→ Work item:
Go to the line holding "Võ sỹ Taekwondo" in the entries below and write out exactly every line down to and including the line holding "Luxury wedding cake".

→ Supplied entries:

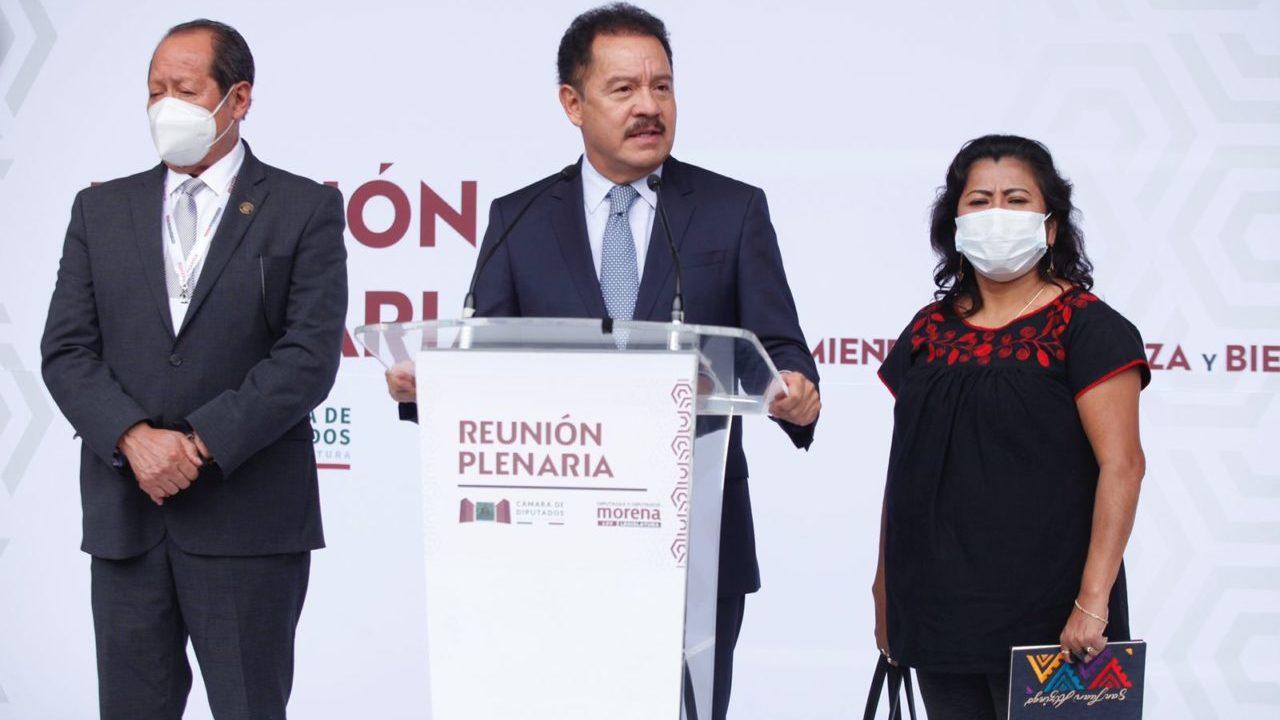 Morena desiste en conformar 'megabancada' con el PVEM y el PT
---
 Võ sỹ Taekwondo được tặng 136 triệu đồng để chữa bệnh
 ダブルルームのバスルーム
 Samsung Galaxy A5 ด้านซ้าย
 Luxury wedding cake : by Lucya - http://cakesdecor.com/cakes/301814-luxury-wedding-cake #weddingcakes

→ Response area:
 Võ sỹ Taekwondo được tặng 136 triệu đồng để chữa bệnh
 ダブルルームのバスルーム
 Samsung Galaxy A5 ด้านซ้าย
 Luxury wedding cake : by Lucya - http://cakesdecor.com/cakes/301814-luxury-wedding-cake #weddingcakes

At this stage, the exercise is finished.